Dr.-Ing. Daniel Algernon, MBA is the head of the Nondestructive Evaluation (NDE) Laboratory of the Nuclear Inspectorate with the Swiss Association for Technical Inspections. The section focuses on analysis and R&D of NDE systems, comprising the field of application on nuclear components as well as infrastructure in general.
Nondestructive Testing of Concrete Structures – Processes, Technique Development and Machine Learning
The nondestructive testing (NDT) in civil engineering (NDT-CE), addressing concrete components specifically, comprises interesting and essential tasks, both in the context of aging infrastructure and modern construction. NDT-CE is a subsection of NDT, which still has a low level of standardization. On the one hand, this leads to a high affinity for innovative solutions, while on the other hand, it is facing high cost pressure. With the growing range of test devices, the inclusion of NDT in quality assurance during construction or in condition assessment is continuously increasing. Furthermore, NDT is used to determine unknown component geometries or to localize components inside the structure precisely.

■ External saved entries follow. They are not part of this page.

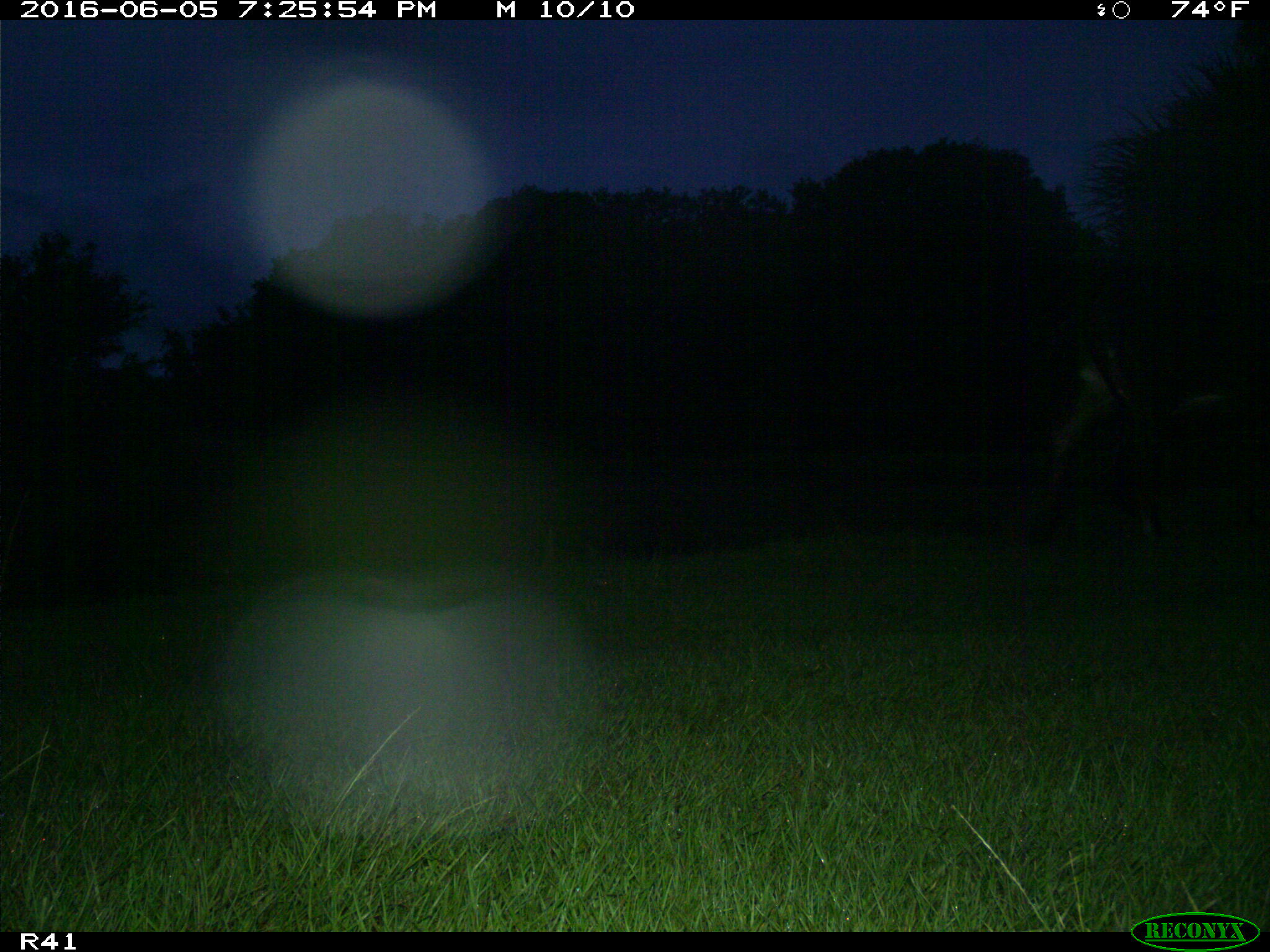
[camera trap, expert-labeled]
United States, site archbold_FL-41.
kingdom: Animalia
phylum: Chordata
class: Mammalia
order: Artiodactyla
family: Bovidae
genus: Bos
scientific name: Bos taurus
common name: domestic cow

This talk addresses building-diagnostic NDT processes and presents current developments and tasks. While the focus is set on elastic wave methods, such as ultrasound and impact echo, key applications of electromagnetic methods, such as Ground Penetrating Radar (GPR), are also included.
The topic of Artificial Intelligence in terms of Machine Learning is particularly crucial for NDT-CE. It opens up opportunities and comes with particular challenges, which is exemplified in concepts and applications. Deep Learning solutions, consisting of several layers of neural networks, have proven their capabilities. To provide the possibilities of Machine Learning to NDT users in a practical manner, the software tool ECHOLYST A.I. is continuously developed at SVTI. It implements common Deep Learning approaches and targets the NDT-CE methods, including but not limited to impact echo as well as ultrasonics. It enables effective models to be generated efficiently. The procedure is illustrated for detection as well as for regression tasks.